Le testimonianze qui raccolte rivelano anche l'inconsistenza dell'equazione eversione nera-golpismo-stragismo. Per quanto i tre livelli si siano intrecciati, la scelta dell'azione violenta contro lo Stato non comportava affatto, di per sé, un'automatica adesione al golpismo, né quest'ultima postulava di necessità il ricorso alle stragi. Tra Pierluigi Concutelli e Mario Tuti, i «rivoluzionari» che verranno presi ad esempio dalla destra armata di fine decennio, e Stefano Delle Chiaie, il braccio destro di Junio Valerio Borghese, c'è una marcata differenza, ed è possibile che una distanza non minore separi il capo di Avanguardia nazionale da Franco Freda e dai suoi accoliti del nord. La realtà è che il neofascismo italiano dei primi anni Settanta è in larga misura ancora sconosciuto, anche perché in campo democratico si contano quelli che davvero si sono presi la briga di conoscerlo. E se è vero che, a differenza del terrorismo rosso, sono stati pochi i neri che hanno parlato della loro esperienza, ancor meno sono stati quelli che si sono peritati di andarli ad ascoltare, come ha fatto adesso l'autore di questo libro.

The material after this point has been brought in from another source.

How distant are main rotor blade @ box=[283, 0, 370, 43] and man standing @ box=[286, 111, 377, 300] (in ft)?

Di certo, non era mai successo che un così cospicuo numero di militanti neofascisti parlasse tanto chiaramente di quelle vicende, infrangendo il negazionismo adottato, anche in buona fede, da chi riteneva (e ritiene) che solo negare ogni possibile coinvolgimento valga a contrastare una colpevolizzazione generalizzata e indistinta. Ma stavolta quasi infrange il dettato in questione, sia pure a mezza bocca, persino Stefano Delle Chiaie: «Certo, le cose le sentivo e le idee me le facevo. Perché non feci o dissi nulla? Innanzitutto perché la verità spesso è un sottile limite che separa dall'infamia». Un limite che forse, a quarant'anni di distanza dall'inizio della catena di stragi, sarebbe possibile superare.